People’s first thought of refloating a grounded container vessel is deploying heavy tugs. A less obvious thought is to dredge around the ship. Yet that is what salvage master Chris Bos realized quickly after arriving at the scene. And so his colleague Peter Niemantsverdriet from Boskalis’ Dredging Division also boarded a plane to Baltimore. Although salvors are experts in many fields, when it comes to dredging Boskalis has many more specialists. Because the Ever Forward had missed the bend in Baltimore’s access channel to the Atlantic Ocean and dug itself in the bed of soft, clinging clay, dredging was inevitable.
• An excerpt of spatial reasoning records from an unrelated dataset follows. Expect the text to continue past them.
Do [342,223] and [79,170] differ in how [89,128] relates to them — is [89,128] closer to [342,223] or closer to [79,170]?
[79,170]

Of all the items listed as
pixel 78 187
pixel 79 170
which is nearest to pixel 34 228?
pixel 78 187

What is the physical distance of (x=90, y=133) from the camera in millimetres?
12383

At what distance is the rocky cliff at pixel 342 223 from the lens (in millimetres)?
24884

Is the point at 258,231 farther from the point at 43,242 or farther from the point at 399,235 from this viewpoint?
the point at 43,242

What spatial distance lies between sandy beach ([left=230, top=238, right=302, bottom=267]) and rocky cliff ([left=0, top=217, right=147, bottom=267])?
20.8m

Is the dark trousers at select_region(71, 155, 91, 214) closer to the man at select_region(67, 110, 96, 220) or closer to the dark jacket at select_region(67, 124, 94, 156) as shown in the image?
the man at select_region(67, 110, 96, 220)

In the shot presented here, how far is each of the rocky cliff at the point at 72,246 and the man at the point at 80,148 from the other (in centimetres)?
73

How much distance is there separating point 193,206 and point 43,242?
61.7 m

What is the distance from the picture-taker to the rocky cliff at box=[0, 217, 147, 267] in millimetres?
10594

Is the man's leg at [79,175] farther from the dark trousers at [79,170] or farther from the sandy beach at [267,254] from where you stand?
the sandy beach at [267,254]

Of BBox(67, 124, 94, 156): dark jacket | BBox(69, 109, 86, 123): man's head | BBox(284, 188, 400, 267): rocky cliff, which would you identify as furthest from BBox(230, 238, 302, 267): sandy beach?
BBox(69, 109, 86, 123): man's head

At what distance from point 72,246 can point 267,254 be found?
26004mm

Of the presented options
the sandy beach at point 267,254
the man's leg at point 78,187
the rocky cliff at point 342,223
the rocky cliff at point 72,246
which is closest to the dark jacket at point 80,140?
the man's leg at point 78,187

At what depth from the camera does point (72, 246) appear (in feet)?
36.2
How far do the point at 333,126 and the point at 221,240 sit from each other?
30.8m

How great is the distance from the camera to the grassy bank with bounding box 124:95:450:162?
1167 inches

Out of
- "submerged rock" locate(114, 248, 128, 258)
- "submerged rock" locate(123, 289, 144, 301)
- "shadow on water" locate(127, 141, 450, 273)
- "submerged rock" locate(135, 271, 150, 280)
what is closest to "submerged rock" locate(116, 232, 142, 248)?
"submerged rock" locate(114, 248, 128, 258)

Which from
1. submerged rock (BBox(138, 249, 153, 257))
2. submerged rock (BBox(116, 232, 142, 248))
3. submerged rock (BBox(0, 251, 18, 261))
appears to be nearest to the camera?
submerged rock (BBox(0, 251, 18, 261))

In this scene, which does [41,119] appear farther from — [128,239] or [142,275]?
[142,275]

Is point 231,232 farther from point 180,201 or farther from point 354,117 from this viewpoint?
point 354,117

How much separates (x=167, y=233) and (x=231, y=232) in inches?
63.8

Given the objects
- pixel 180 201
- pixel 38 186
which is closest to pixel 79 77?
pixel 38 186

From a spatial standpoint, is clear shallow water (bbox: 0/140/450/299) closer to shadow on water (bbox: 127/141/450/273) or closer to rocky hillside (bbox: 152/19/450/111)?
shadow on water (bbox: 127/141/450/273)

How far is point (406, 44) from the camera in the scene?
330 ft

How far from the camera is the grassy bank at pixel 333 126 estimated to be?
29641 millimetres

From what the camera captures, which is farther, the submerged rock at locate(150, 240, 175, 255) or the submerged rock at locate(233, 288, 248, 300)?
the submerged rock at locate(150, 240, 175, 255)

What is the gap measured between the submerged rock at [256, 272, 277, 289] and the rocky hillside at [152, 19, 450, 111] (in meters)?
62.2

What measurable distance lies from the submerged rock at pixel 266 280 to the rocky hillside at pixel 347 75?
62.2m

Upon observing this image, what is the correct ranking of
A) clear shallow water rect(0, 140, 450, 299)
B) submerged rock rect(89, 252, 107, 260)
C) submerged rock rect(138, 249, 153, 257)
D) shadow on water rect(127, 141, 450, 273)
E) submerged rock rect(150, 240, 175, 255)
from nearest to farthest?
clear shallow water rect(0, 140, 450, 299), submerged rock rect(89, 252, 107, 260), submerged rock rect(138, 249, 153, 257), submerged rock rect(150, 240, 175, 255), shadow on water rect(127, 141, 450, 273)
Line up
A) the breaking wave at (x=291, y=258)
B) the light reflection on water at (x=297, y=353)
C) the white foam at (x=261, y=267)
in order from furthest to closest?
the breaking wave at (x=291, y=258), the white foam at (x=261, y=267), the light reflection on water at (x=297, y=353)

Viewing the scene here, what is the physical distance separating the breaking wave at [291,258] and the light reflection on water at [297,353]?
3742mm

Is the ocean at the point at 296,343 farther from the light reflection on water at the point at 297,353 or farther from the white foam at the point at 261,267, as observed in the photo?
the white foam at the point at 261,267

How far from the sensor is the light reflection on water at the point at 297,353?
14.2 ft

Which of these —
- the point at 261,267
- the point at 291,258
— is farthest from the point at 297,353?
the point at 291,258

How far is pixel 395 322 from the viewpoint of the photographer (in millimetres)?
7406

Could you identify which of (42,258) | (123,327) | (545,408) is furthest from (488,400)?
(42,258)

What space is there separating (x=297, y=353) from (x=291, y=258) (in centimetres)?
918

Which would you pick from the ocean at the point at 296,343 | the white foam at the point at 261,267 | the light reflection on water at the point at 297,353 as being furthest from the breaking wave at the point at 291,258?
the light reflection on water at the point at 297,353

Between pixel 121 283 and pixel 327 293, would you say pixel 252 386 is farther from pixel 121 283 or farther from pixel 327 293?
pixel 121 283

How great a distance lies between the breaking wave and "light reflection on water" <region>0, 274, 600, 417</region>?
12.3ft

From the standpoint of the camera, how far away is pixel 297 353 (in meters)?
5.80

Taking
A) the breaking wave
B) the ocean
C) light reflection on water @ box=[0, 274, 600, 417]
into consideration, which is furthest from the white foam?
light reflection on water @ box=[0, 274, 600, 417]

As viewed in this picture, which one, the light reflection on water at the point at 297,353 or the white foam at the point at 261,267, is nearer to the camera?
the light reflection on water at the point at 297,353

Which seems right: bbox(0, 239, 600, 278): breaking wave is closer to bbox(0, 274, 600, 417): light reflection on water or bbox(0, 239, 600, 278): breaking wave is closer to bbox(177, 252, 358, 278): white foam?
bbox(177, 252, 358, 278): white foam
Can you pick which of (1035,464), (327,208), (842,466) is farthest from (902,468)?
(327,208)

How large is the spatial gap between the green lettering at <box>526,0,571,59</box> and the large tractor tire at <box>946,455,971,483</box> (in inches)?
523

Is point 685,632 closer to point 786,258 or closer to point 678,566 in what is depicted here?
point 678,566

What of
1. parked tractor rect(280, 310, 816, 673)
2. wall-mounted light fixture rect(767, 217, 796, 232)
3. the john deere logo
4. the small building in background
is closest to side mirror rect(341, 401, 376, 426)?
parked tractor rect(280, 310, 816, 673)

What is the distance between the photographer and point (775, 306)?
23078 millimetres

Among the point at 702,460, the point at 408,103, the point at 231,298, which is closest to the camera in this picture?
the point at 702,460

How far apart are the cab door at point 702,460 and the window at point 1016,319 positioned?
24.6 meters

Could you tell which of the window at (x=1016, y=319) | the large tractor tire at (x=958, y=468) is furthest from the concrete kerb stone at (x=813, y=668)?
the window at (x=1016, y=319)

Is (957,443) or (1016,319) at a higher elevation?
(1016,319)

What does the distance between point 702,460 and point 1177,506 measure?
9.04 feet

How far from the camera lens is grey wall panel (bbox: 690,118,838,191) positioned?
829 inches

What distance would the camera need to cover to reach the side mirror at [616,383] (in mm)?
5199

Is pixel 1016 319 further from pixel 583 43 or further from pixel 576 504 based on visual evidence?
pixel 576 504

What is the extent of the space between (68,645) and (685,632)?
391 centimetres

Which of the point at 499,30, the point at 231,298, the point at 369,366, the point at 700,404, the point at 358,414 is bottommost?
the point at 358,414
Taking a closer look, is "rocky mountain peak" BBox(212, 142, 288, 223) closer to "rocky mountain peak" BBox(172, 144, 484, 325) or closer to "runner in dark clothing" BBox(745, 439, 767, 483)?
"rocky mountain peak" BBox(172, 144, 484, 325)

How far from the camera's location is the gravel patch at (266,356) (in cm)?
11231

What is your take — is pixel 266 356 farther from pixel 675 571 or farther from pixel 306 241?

However the local authorities demanded that dredging should not go too deep, because of concerns about the turbidity that would cause in the water and the impact that would have on the environment.
Memo to the US Navy
Bos: “We first did the best we could and dredged what we were allowed to do. But things turned out as we expected: it wasn’t enough. We drafted a memo and sent it to the US Navy, who had to grant permission to dredge deeper. That request was approved and so we could move ahead.” In the end, just under 110,000 cubic meters of clay was dredged to free the Ever Forward. After three attempts to refloat the vessel free, the salvage team got it back facing the right way. “The last attempt was successful due to a combination of the earlier dredging work and the fact that 500 of the 5,850 containers had been taken off the vessel, reducing the draft.”
Just eight hours
The refloating itself was not an easy operation. Because the channel is relatively narrow and the Ever Forward is one of the largest category of container vessels, the channel had to be closed to other shipping traffic for a time. The salvors were given permission to connect the tugs to the Ever Forward from midnight to 8:00 am. “You have to be able to explain clearly why you do certain things. Which is why it’s great to have so many specialists at Boskalis to work with and draw up a plan,” says Niemantsverdriet. Bos adds: “We need that plan to make it clear to the client or the other parties involved that a vessel won’t be sailing again ten minutes after the start of a refloating operation. But also to explain why you have to dredge deeper than is actually allowed. If people ask why, you need to have an answer.”
Bos thinks there will be more collaboration to come in the future. And not just with colleagues from the Dredging division, who also helped with the salvage of the Ever Given in the Suez Canal. “Since we joined Boskalis, we have been trying to use the knowledge and expertise at the company as much as possible and actively look for ways to work with other divisions and business units. It would be a shame not to make the most of the specific knowledge. We already collaborate a lot with colleagues from Hydronamic and with Research & Development, for example in the development of a dynamic sawing system that we needed for the salvage of the Baltic Ace.”
In the future, even more alliances could be organized around the activities of the Salvage division. Take, for example, the presence of coral in places where vessels get into trouble. Bos: “We already work with a reef expert on occasion, but I can easily imagine that Boskalis will be employing somebody like that within a few years. And of course we will be happy to use his or her knowledge.”